→ Instruction 1
Select every line of the entries that contains the word "tight", matching case exactly.

→ Text provided
Fowles has done her best through the course of this season, constantly fighting for position and trying to provide a target at the center of this pathetic and ponderous offense. But she skipped a couple of games at the Olympics due to injury, limped off before the end of a recent Sky game, and this was the most miserable and frustrated she’d looked for Chicago all year. Even when she created a lane and received the ball inside, she seemed overly desperate to do something aggressive with it, because the opportunities have become so rare. That led to mistakes, rather than production.
In fact, five minutes into the third quarter, Chatman substituted Fowles and Penicheiro, and that was the last we’d see of either on the floor for the rest of the night. In Fowles’s case, it was understandable, although she didn’t look significantly less healthy walking off the court than she had all night. But she was only 2-4 for 7 points and 4 rebounds at that stage, in 19 minutes of action, and certainly looked like she could use the rest. Penicheiro, on the other hand, was one of the few Sky players actually attacking the Shock defense and occasionally penetrating it. But she fell victim to Chatman’s whims, and Vandersloot’s unlikely scoring binge.
With Fowles benched, and Chatman barely trusting centers Carolyn Swords and Ruth Riley to carry the bags to the bus, the Sky went small for most of the rest of the game. Le’coe Willingham spent a lot of minutes as the de facto center, and the Sky spent a lot of time playing a 2-3 zone to cover their lack of inches. Against Tulsa, whose interior scoring options currently come down to Glory Johnson offensive rebounding and not much else, they largely got away with it. They also had Vandersloot firing away from outside with some confidence, making the vast majority, and Shay Murphy offering support. Tulsa’s struggling offense couldn’t keep up, and the Sky held a 65-55 lead midway through the fourth quarter.
However, we all know that Chicago aren’t exactly renowned for their ability to close games out. Even with Prince and Vandersloot penetrating to create shots more than is typical for the Sky, Chicago started to let Tulsa slip back into the game. Of course, the Shock had a hand in it as well, making some shots from outside, and stepping up their pressure defensively to force Chicago into errors. Riquna Williams and Jen Lacy made a few jumpers; Shay Murphy was called for a charge (on a slightly dodgy call by my WNBA officiating crush, Lauren Holtkamp); Vandersloot and Prince combined to commit an 8-second violation; and then Prince didn’t get the call she expected on a drive, leading to a Latta layup back the other way. Somehow, with 15 seconds left in regulation, Chicago’s lead was down to two points.
Once again, the Sky had a hand in their own downfall. After advancing the ball with a timeout, no one broke open to receive the inbounds, and Murphy’s pass went straight into Glory Johnson directly in front of her. The ball fell to Roneeka Hodges, who was hacked by Vandersloot to prevent the easy layup. Hodges made both free throws anyway, and the game was tied for the first time in the entire second half, with only 9 seconds left on the clock.
Chicago had no timeouts remaining, leaving Prince to try to create something on her own. In the first half of the season, with the way Chicago’s luck was running back then, she’d have managed it. This time, under heavy pressure from Williams (which could’ve drawn a whistle on a different day), Prince fought her way to three-point line and put up an effort, only to see it bounce away at the buzzer. Overtime.

[Dataset items]
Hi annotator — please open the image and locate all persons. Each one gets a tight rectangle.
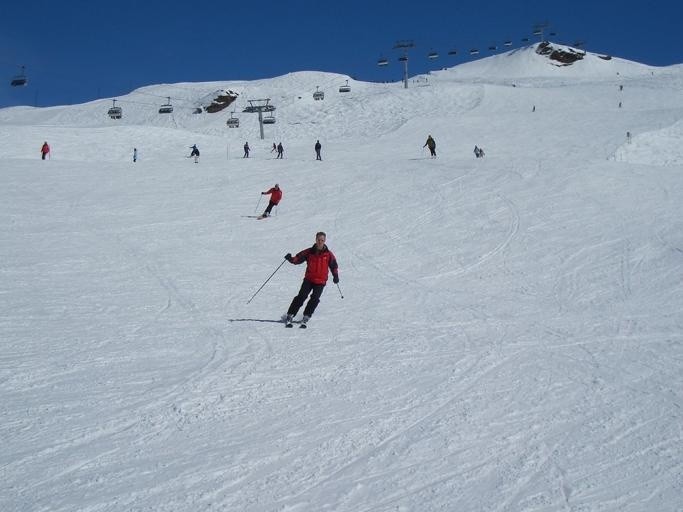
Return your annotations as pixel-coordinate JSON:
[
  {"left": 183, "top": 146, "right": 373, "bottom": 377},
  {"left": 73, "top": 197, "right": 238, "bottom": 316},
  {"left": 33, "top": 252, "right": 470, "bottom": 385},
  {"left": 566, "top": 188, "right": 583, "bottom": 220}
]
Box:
[
  {"left": 314, "top": 139, "right": 321, "bottom": 161},
  {"left": 423, "top": 135, "right": 437, "bottom": 157},
  {"left": 271, "top": 142, "right": 283, "bottom": 159},
  {"left": 243, "top": 141, "right": 250, "bottom": 158},
  {"left": 41, "top": 141, "right": 49, "bottom": 160},
  {"left": 474, "top": 144, "right": 485, "bottom": 159},
  {"left": 134, "top": 148, "right": 138, "bottom": 162},
  {"left": 189, "top": 144, "right": 200, "bottom": 164},
  {"left": 285, "top": 232, "right": 340, "bottom": 328},
  {"left": 261, "top": 183, "right": 283, "bottom": 217}
]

→ Instruction 2
Rewrite the game recap from "Fowles has done" up to and including "rather than production.", putting "plodding" in place of "ponderous".

→ Written response 1
Hi annotator — please open the image and locate all persons. Each one gets a tight rectangle.

→ Written response 2
Fowles has done her best through the course of this season, constantly fighting for position and trying to provide a target at the center of this pathetic and plodding offense. But she skipped a couple of games at the Olympics due to injury, limped off before the end of a recent Sky game, and this was the most miserable and frustrated she’d looked for Chicago all year. Even when she created a lane and received the ball inside, she seemed overly desperate to do something aggressive with it, because the opportunities have become so rare. That led to mistakes, rather than production.